I have seen no reason to be the least bit optimistic about the protection of safety data and information even though under SMS the collection and use of this data is mandated under SMS in Canada.

CVRs and DFDRs as well as QARs and when they are eventually installed, Cockpit Video Recorders, will, under rubric of "the public interest" or, more realistically, the power of the highest bidder (in the US media), always be subject to the possibility that narrow legal interests or prurient media interests, both of which are focussed on money instead of the improvement of the whole system will force court-directed appropriation of safety data in discovery.

Permit me a sidebar...
While some claim that such processes lead to changes and improvements in safety, the process is inefficient and very narrowly focussed on specific items and is largely a collateral result, often with unintended consquences. Witness the latest, where the entire Congress of the United States is collectively setting their hair on fire, (or playing solitaire) over some laptops, intent on a wholesale ban without the slightest input or study from the industry so affected.

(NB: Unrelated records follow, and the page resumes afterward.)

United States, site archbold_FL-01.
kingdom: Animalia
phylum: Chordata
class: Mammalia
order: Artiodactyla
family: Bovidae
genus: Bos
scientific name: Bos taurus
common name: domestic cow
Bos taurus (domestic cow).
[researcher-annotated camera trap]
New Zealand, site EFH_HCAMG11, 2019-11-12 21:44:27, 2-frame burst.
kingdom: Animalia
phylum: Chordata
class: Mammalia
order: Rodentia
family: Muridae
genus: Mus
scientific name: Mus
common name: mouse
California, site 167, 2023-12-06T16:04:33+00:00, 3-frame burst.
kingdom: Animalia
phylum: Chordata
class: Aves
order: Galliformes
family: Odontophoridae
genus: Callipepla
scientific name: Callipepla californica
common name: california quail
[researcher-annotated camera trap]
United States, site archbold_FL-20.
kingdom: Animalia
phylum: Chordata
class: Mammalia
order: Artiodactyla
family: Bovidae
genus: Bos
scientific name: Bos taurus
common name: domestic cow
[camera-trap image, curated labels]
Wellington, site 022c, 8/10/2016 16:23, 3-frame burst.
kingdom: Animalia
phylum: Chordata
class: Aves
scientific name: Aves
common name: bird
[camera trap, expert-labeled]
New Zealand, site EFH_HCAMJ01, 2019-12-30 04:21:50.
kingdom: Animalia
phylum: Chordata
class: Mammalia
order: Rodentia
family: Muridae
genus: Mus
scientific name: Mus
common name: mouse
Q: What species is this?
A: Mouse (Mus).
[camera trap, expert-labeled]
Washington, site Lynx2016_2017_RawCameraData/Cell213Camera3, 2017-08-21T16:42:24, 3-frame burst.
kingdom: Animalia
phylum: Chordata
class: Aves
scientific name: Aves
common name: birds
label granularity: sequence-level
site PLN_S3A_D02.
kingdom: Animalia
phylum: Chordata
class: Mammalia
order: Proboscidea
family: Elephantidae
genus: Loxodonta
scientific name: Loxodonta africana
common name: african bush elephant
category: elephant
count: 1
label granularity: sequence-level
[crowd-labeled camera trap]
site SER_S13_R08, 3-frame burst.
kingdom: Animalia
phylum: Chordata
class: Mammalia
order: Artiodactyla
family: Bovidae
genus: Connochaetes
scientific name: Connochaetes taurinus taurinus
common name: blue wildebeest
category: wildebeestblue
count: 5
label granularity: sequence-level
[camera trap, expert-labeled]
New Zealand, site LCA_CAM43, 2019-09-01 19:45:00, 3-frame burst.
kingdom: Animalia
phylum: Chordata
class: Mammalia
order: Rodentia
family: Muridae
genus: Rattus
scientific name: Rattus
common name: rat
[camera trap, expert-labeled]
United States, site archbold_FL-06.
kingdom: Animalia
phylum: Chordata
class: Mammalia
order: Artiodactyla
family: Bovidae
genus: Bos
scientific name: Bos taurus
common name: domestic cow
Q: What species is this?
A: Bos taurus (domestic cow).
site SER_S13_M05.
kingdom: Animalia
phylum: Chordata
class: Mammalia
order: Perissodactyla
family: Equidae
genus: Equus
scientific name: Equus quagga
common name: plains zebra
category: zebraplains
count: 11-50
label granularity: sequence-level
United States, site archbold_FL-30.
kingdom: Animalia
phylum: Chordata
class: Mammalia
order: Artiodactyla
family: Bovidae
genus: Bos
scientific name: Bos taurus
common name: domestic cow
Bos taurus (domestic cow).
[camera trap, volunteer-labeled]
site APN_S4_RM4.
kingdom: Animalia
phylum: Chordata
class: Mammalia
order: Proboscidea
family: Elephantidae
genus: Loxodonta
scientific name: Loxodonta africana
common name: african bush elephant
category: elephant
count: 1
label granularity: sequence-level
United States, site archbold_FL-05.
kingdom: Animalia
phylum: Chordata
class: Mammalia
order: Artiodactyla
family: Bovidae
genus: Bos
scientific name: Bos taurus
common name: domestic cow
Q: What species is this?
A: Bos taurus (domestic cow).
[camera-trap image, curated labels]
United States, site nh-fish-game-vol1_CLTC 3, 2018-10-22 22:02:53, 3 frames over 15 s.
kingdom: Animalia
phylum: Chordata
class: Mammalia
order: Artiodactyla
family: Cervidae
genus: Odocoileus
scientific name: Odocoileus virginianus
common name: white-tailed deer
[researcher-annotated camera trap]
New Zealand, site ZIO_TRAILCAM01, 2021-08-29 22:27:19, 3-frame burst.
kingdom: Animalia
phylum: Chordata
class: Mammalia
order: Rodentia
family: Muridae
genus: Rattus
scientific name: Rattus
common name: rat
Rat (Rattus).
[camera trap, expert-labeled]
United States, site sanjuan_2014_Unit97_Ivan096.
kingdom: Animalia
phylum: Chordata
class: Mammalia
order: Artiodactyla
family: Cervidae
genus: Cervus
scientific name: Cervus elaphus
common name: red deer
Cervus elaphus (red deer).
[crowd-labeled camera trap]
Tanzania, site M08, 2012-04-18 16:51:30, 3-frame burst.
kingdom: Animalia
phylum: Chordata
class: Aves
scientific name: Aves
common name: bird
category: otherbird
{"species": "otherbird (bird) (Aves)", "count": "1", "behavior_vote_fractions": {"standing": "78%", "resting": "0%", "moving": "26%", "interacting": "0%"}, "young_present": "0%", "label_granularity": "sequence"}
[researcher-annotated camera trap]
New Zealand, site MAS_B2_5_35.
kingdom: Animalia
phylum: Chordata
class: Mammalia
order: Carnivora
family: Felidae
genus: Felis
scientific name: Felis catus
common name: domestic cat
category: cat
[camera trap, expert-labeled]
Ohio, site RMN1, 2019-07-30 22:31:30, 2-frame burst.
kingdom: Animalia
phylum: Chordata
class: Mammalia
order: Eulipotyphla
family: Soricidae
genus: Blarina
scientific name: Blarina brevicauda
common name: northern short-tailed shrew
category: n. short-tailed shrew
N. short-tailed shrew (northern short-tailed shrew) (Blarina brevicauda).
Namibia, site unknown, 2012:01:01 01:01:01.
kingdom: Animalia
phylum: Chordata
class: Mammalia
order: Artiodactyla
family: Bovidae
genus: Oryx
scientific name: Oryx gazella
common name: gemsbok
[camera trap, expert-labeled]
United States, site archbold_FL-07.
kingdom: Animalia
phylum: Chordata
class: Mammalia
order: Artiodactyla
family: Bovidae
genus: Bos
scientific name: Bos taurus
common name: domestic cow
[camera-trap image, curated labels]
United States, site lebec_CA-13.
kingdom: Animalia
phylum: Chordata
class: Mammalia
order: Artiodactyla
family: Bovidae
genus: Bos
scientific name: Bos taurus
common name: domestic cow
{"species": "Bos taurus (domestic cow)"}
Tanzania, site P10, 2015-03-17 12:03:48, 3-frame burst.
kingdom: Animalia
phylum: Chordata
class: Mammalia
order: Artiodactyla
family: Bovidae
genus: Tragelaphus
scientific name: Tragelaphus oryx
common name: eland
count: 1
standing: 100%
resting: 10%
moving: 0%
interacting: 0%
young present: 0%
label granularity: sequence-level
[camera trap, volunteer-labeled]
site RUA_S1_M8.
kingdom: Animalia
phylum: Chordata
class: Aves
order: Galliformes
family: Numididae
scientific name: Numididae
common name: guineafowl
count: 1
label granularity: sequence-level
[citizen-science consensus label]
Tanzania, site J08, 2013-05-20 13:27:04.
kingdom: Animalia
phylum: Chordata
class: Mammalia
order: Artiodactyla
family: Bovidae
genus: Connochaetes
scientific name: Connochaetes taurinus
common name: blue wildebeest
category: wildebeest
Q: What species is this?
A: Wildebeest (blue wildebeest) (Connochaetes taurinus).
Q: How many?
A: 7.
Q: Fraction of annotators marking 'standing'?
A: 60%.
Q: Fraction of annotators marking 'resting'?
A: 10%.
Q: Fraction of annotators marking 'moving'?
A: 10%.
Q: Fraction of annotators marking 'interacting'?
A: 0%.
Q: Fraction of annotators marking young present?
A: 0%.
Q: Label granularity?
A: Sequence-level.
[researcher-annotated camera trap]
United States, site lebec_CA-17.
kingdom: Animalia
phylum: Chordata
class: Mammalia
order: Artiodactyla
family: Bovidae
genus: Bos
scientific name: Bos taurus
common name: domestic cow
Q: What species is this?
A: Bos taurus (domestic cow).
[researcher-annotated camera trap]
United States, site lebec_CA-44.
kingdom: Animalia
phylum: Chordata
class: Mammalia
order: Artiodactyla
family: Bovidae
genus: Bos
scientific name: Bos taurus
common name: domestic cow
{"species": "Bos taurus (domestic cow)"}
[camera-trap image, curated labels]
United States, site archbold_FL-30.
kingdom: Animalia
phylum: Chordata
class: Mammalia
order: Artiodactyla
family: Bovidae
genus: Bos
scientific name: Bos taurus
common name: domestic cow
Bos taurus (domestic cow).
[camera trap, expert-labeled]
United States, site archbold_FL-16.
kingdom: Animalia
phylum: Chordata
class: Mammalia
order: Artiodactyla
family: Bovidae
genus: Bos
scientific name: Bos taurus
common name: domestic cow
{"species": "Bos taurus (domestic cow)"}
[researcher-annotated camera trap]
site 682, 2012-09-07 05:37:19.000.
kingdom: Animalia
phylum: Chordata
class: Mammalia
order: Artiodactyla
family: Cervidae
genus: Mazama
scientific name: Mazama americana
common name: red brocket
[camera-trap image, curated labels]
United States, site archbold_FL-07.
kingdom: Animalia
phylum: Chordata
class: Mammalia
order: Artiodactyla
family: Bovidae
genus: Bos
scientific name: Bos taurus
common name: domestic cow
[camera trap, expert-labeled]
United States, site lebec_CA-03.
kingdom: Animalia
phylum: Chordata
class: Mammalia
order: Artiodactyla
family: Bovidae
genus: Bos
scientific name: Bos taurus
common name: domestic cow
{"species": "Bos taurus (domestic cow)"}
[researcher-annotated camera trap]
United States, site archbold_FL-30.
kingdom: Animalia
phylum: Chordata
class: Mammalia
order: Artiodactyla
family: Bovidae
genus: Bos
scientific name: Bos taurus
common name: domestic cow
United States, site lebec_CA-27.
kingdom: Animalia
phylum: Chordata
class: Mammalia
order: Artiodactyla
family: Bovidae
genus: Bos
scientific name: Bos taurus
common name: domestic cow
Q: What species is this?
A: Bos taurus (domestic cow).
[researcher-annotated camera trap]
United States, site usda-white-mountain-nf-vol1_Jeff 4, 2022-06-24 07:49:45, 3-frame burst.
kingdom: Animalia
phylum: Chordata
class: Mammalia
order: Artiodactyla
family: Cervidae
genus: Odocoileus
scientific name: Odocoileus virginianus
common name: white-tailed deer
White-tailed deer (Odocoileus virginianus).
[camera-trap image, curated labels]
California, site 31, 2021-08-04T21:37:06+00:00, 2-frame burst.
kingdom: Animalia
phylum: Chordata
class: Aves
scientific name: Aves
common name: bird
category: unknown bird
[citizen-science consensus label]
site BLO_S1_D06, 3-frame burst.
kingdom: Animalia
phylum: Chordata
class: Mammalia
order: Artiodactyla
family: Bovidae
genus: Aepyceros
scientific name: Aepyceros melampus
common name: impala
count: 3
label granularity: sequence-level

Two weeks after two guys got distracted (and never hurt anyone and weren't in any immediate danger), we have Congress making laws to "protect" the flying public from this new, nefarious, insidiosity. It reminds one slightly, of the widespread panic over H1N1 vaccinations.

Good god, we in the profession can only imagine in our wildest dreams, such a keen response from Congress to all the science and now the accident reports concerning crew fatigue. But you will never see it because it costs the airlines too much. Banning laptops is attaboys-for-free.

To those who understand flight safety and how our system got so safe, a bunch of publicity-seeking congresspeople banning laptops is a joke and the fools are the lawmakers themselves. This is a clear, obvious example of why individual industry incidents cannot, in and of themselves, form a basis upon which policy and law are made.

The case for the protection of flight safety data of all kinds is abundant and clear - it improves the level of safety of an entire industry.

Sorry for the sidebar, but it is an important and relevant understanding in this conversation, and are matters which must be addressed in practical terms if one is going to market one's organization as the answer to irretrievable flight data of the kind under discussion, (447).